**** Records for the task ****

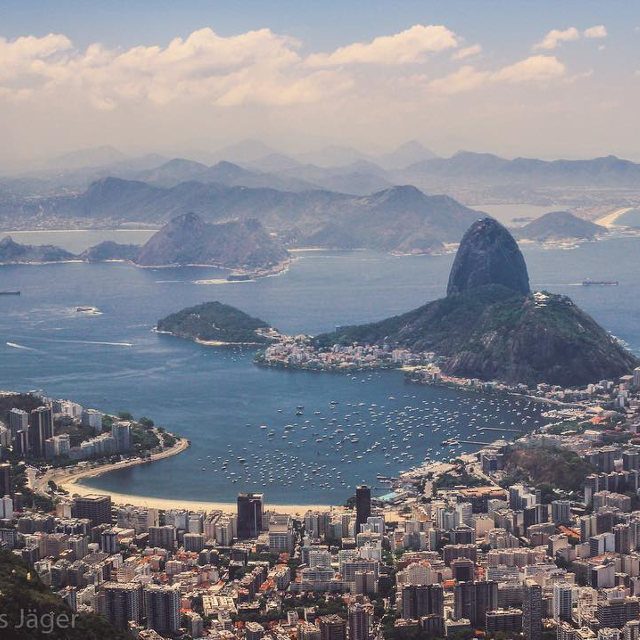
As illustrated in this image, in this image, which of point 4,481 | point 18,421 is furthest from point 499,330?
point 4,481

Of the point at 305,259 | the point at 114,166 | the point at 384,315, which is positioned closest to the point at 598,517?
the point at 384,315

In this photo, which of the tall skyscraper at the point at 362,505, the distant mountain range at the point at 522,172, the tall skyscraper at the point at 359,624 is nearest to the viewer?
the tall skyscraper at the point at 359,624

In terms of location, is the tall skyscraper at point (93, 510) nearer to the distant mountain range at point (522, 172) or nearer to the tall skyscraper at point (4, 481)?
the tall skyscraper at point (4, 481)

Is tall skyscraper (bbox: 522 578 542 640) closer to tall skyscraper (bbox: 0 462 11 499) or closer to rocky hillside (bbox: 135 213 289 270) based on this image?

****

[Goal]
Present the material above as a numbered list with one line per item, skipping blank lines and leaving out the picture.

[Response to this exercise]
1. As illustrated in this image, in this image, which of point 4,481 | point 18,421 is furthest from point 499,330?
2. point 4,481
3. Of the point at 305,259 | the point at 114,166 | the point at 384,315, which is positioned closest to the point at 598,517?
4. the point at 384,315
5. In this photo, which of the tall skyscraper at the point at 362,505, the distant mountain range at the point at 522,172, the tall skyscraper at the point at 359,624 is nearest to the viewer?
6. the tall skyscraper at the point at 359,624
7. In terms of location, is the tall skyscraper at point (93, 510) nearer to the distant mountain range at point (522, 172) or nearer to the tall skyscraper at point (4, 481)?
8. the tall skyscraper at point (4, 481)
9. Is tall skyscraper (bbox: 522 578 542 640) closer to tall skyscraper (bbox: 0 462 11 499) or closer to rocky hillside (bbox: 135 213 289 270) based on this image?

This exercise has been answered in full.